Sistem Non Tunai Dongkrak Wisata Daerah Tertinggal

24

JAKARTA-Daerah Tertinggal adalah daerah kabupaten yang wilayah serta masyarakatnya kurang berkembang dibandingkan daerah lain dalam skala nasional. Pembangunan Daerah Tertinggal merupakan mandat PP 78/2014 tentang Percepatan Pembangunan Daerah Tertinggal dan Perpres 131/2015 tentang Penetapan Daerah Tertinggal Tahun 2015-2019. Terdapat 122 Daerah Tertinggal yang ditangani pada Tahun 2015-2019.

Sebaran Daerah Tertinggal lebih banyak berada di Kawasan Timur Indonesia yaitu 103 kabupaten (84,43%), sedangkan 19 kabupaten (15,57%) sisanya di Kawasan Barat Indonesia. Kriteria penetapan Daerah Tertinggal meliputi faktor SDM, ekonomi, sarana prasarana, aksesibilitas, keuangan daerah, dan karakteristik daerah.

Dalam rangka percepatan pembangunan daerah tertinggal, diperlukan strategi inovatif salah satunya dengan mendekatkan teknologi ke daerah-daerah tertinggal. Melalui inovasi dan teknologi, Direktorat Jenderal Pembangunan Daerah Tertinggal mencoba mengjangkau hal-hal yang sebelumnya sulit bahkan belum pernah dijangkau.

Potensi di daerah tertinggal cukup besar, seperti potensi pertanian, perikanan, perkebunan, bahkan pariwisata. Namun hingga saat ini terdapat kendala terkait promosi destinasi wisata agar lokasi pariwisata dan pelaku usaha di lokasi pariwisata di daerah tertinggal dapat dikunjungi oleh lebih banyak wisatawan lokal maupun mancanegara.

Salah satu persoalan pariwisata di daerah tertinggal adalah kurangnya akses untuk melakukan promosi pariwisata. Sektor pariwisata merupakan sektor unggulan dalam pembangunan karena berdampak multiplier effect, atau yang dapat memacu timbulnya kegiatan lain.

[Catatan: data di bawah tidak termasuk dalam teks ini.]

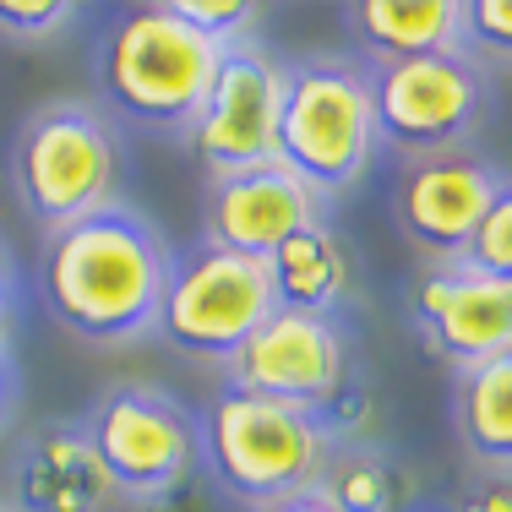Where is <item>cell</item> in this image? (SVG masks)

Dengan kata lain, sektor pariwisata akan menggerakkan sektor-sektor lain sebagai pendukungnya, seperti industri makanan dan minuman, transportasi lokal, infrastruktur, dan lain-lain. Untuk menjawab persoalan tersebut, Direktorat Jenderal Pembangunan Daerah Tertinggal bekerjasama dengan platform iPaymu untuk melakukan Workshop penggunaan Cashless Payment yaitu pemanfaatan alat pembayaran digital bagi pelaku UMKM (restoran, handycraft, hotel, homestay, rental, tour, travel dan guide) dan Workshop Marketing Solution melalui Viralmu.id yaitu pemanfaatan sosial media dan pemberian insentif untuk content yang di-share dalam rangka meningkatkan jaringan pemasaran para pelaku UMKM di Labuan Bajo. iPaymu akan mendukung Cashless Payment System di Labuan Bajo.

Program Cashless Payment System ini memiliki beberapa keunggulan, antara lain Multi Payment features atau bisa menerima cashless payment melalui teknologi QR Code, Debit GPN atau kartu kredit. Point Of Sales System atau Mesin Kasir yang sudah terintegrasi dalam android mobile device untuk cashless payment. Fitur split billing atau pembagian pendapatan secara otomtais dari customer untuk merchant dan Pemda sebagai retribusi secara otomatis dan real time.

Customer experience yang lebih memanjakan konsumen dalam bertransaksi dan Marketing Solutions untuk mempromosikan produk merchant secara online to offline kepada para wisatawan. Workshop Cashless Payment bersama iPaymu dilakukan di Kabupaten Manggarai Barat, Provinsi Nusa Tenggara Timur. Banyak yang tidak mengetahui bahwa Labuan Bajo terletak di Kab.Manggarai Barat. Terdapat 100 Merchant yang terdiri dari hotel, homestay, travel agent, trip, restoran dan souvenir yang mengikuti workshop cashless payment.

Para Merchant akan melakukan registrasi di iPaymu Cashless System dan mendapatkan Android mobile sebagai device untuk cashless payment dan point of sales.
Informasi merchant yang telah terdaftar akan muncul dalam aplikasi Refeed.id yang nantinya akan dipromosikan dan diviralkan oleh para influencer yang tergabung dalam viralmu.id, sehingga promosi akan semakin luas.

Para wisatawan yang datang ke Labuan Bajo akan diberikan sms blasting ketika tiba di Bandara Komodo mengenai informasi dan rekomendasi destinasi wisata, paket trip, restoran, hotel, homestay dan lain-lain. Turis berwisata lebih mudah, pelaku usaha terbantu promosi.